Nesta entrevista, a historiadora Dilene Raimundo do Nascimento, da Casa de Oswaldo Cruz (COC/Fiocruz), discorre sobre a trajetória da luta para controlar a pólio no país e a sua erradicação. Ela aborda as campanhas e as pesquisas sobre a doença, presente ainda hoje em países como Afeganistão, Paquistão e República Democrática do Congo, que enfrentam problemas decorrentes de guerras e do deslocamento de tribos nômades, que dificultam a vacinação. “A erradicação da pólio foi um grande feito’, afirma a historiadora. No Brasil, especialistas defendem que as campanhas sejam mantidas para garantir que a pólio permaneça erradicada. 

Passados 25 anos da erradicação da pólio no Brasil, por que é importante comemorar essa conquista?

Dilene Raimundo do Nascimento: Uma doença que atinge principalmente crianças e que pode deixar sequelas por toda a vida, a sua erradicação foi um grande feito da área da saúde. E deve ser sempre comemorado, primeiro, para enfatizar a importância da vacinação para evitar doenças imunopreveníveis; segundo, reafirmar a necessidade de uma decisão política séria e consequente, de forma a levar um programa de vacinação a uma conclusão bem-sucedida; terceiro, a rememorização da conquista pode contribuir para a eliminação ou minimização de outros agravos à saúde.

Qual foi o papel da Fiocruz no controle da doença?

Dilene: A Fiocruz, com expertise no campo da virologia, desenvolveu técnicas laboratoriais bastante avançadas para o diagnóstico; Bio-Manguinhos produziu a vacina; e a Ensp, com sua equipe de epidemiologistas, contribuiu na logística da vacinação.

Qual a importância de instituições como OMS, Unicef e Rotary International para o controle da pólio no mundo?
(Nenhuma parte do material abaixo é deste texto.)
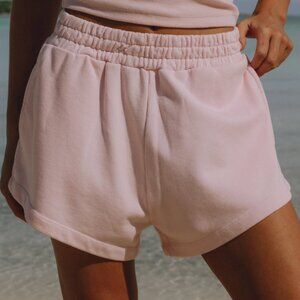 NWT Daily Drills Super Shorts, XS/S, Cupid / Pink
Dilene: Estas agências internacionais foram fundamentais para alcançarmos a erradicação da transmissão do poliovírus selvagem nas Américas e conseguir que a existência da pólio se restringisse a poucas localidades na Ásia. O Rotary International instituiu, em 1985, o programa Polio Plus, com o objetivo de colaborar na imunização de todas as crianças do mundo até 2005, mas o fazem até hoje. O Polio Plus contribui com vultosa ajuda financeira no processo de erradicação da pólio, além de centenas de milhares de seus voluntários no mundo todo atuarem na entrega de vacinas, na mobilização social e no planejamento logístico. O Unicef participou, por meio do seu programa Universal Childhood Imunization, do propósito de erradicar a pólio no mundo.

Quando houve o maior surto da doença no Brasil?

Dilene: Uma das epidemias reportadas como de grande importância foi em 1953, no Rio de Janeiro. 

Casos de pólio ainda são registrados em alguns países. Há risco de a doença se tornar um problema global, a partir de fluxos migratórios contemporâneos?

Dilene: Sim, por isso se mantém a vacinação até hoje.

Em que momento as autoridades sanitárias brasileiras começaram a encarar a pólio como um problema de saúde pública?

Dilene: É controverso. Apesar de médicos brasileiros terem a preocupação de registrar os casos de pólio, como é o caso de Fernandes Figueira, desde 1911, e a pólio se tornar de notificação compulsória em São Paulo, desde 1917, na primeira metade do século 20, a discussão sobre poliomielite se restringia ao âmbito médico. Com o surgimento de novas tecnologias, especialmente as vacinas Salk e Sabin, na segunda metade do século 20, estabeleceram-se estratégias de controle da doença. 

Como vê o crescimento do movimento antivacina no Brasil e em outros países?

Dilene: Na minha opinião é falta de informação sobre os benefícios de uma vacina e a ausência do Estado no esclarecimento sobre isso.

Surtos de sarampo têm sido registrados recentemente em São Paulo e outros três Estados. Diante desse cenário, o que as autoridades sanitárias e a sociedade brasileira podem aprender com a história?

Dilene: Primeiro que há determinadas vacinas que são altamente eficazes. Segundo, que as autoridades sanitárias brasileiras têm que cumprir com sua responsabilidade de proteger a população de danos à saúde que são evitáveis de forma rotineira, e não esperar que a epidemia se instale para tomar medidas sanitárias.